▶ _What you will do_
Please extract everything from the start of the entries below down to the line containing "18.7 metres", both included, and reproduce those lines verbatim.

▶ _Dataset rows_
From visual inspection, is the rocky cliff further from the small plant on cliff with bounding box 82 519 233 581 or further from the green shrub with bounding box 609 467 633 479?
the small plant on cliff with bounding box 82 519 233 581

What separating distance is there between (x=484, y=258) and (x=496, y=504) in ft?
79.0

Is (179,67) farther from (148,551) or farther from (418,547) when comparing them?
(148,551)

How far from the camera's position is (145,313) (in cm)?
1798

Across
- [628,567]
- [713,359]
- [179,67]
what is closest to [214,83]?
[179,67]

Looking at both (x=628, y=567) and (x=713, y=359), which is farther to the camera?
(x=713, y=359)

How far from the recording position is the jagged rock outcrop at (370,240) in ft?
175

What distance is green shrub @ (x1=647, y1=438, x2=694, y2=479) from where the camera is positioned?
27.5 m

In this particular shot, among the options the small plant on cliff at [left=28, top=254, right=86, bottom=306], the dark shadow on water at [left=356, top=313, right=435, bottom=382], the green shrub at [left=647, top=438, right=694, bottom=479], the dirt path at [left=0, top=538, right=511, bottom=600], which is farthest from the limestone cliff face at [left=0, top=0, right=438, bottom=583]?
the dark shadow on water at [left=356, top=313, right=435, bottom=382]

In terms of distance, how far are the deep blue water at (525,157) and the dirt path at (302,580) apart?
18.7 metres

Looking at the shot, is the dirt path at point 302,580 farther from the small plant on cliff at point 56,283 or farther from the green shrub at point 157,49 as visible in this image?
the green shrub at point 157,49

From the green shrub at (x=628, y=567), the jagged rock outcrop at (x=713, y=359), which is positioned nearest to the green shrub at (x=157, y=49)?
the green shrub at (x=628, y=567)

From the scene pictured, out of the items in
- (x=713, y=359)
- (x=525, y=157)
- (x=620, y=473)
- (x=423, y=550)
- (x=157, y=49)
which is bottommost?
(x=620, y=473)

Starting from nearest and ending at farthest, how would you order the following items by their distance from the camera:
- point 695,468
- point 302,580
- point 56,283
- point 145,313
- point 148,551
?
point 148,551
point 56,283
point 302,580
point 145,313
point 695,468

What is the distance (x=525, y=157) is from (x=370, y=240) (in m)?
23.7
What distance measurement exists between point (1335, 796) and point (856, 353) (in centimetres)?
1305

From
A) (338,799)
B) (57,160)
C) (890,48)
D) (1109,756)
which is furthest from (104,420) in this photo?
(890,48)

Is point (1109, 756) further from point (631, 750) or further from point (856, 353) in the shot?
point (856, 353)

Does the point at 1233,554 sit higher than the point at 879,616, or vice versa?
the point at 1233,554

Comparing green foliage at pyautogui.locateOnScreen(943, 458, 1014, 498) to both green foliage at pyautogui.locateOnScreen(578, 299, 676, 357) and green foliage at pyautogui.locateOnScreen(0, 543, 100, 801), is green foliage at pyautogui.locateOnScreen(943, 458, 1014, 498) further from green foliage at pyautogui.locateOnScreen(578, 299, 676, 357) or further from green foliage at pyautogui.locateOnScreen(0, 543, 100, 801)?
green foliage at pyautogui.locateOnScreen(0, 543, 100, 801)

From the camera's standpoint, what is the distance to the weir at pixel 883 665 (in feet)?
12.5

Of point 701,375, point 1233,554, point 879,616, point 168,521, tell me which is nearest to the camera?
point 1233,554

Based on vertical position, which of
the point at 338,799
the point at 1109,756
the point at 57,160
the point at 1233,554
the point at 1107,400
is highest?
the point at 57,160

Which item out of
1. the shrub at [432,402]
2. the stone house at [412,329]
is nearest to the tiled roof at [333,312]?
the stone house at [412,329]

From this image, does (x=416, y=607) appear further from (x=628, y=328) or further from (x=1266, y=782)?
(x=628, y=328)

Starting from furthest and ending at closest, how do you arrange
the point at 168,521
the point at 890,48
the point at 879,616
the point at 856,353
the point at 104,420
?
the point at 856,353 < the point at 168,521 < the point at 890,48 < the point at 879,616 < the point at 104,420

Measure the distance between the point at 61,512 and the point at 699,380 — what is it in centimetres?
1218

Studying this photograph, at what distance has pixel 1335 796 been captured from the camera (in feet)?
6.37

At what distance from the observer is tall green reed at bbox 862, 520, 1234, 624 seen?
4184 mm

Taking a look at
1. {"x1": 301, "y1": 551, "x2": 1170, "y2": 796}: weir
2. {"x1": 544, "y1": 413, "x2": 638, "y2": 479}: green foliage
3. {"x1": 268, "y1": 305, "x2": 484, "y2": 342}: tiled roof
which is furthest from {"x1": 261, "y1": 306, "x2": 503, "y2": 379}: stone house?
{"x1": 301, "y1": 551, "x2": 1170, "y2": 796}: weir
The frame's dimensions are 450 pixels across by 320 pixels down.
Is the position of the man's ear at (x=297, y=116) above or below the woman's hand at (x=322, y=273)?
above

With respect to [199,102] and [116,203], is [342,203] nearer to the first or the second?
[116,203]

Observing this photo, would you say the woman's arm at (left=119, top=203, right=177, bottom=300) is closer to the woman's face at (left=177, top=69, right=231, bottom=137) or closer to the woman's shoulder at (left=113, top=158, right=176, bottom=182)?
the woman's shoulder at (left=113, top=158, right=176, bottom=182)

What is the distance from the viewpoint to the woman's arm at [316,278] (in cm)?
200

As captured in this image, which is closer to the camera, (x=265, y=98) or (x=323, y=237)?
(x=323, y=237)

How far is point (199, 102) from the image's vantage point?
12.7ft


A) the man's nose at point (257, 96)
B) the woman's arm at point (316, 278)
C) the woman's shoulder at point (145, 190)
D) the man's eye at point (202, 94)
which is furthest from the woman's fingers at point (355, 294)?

▶ _Exercise solution_
From visual inspection, is the rocky cliff further from the small plant on cliff with bounding box 82 519 233 581 or further from the green shrub with bounding box 609 467 633 479?
the small plant on cliff with bounding box 82 519 233 581

What separating distance is there between (x=484, y=258) and (x=496, y=504) in ft?
79.0

Is (179,67) farther from (148,551) or farther from (418,547) when comparing them?
(148,551)

How far from the camera's position is (145,313) (in cm)?
1798

Across
- [628,567]
- [713,359]
- [179,67]
what is closest to [214,83]?
[179,67]

Looking at both (x=628, y=567) and (x=713, y=359), which is farther to the camera?
(x=713, y=359)

How far from the recording position is the jagged rock outcrop at (370,240) in ft?
175

What distance is green shrub @ (x1=647, y1=438, x2=694, y2=479) from where the camera is positioned?
27.5 m

In this particular shot, among the options the small plant on cliff at [left=28, top=254, right=86, bottom=306], the dark shadow on water at [left=356, top=313, right=435, bottom=382], the green shrub at [left=647, top=438, right=694, bottom=479], the dirt path at [left=0, top=538, right=511, bottom=600], which is farthest from the limestone cliff face at [left=0, top=0, right=438, bottom=583]?
the dark shadow on water at [left=356, top=313, right=435, bottom=382]

In terms of distance, how far are the deep blue water at (525,157) and the dirt path at (302,580) apart?
18.7 metres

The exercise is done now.